___ Records shown ___

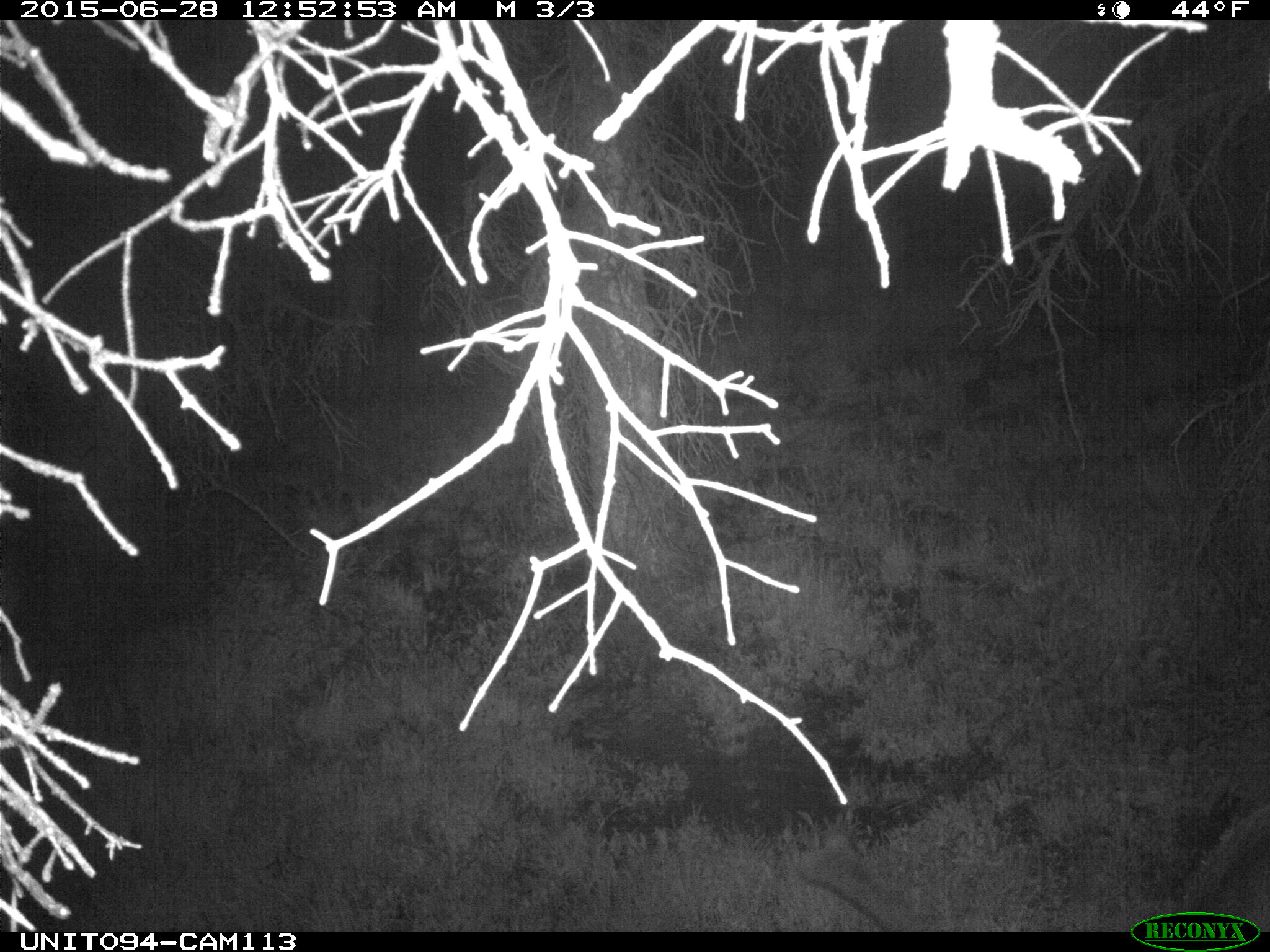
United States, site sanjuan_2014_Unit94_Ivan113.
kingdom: Animalia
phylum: Chordata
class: Mammalia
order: Artiodactyla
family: Cervidae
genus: Cervus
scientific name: Cervus elaphus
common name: red deer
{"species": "Cervus elaphus (red deer)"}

___

## Your goal
Which lines run from the one containing "family: Cervidae" to the final line of the entries? Return those lines exactly, and only those.

## Task response
family: Cervidae
genus: Cervus
scientific name: Cervus elaphus
common name: red deer
{"species": "Cervus elaphus (red deer)"}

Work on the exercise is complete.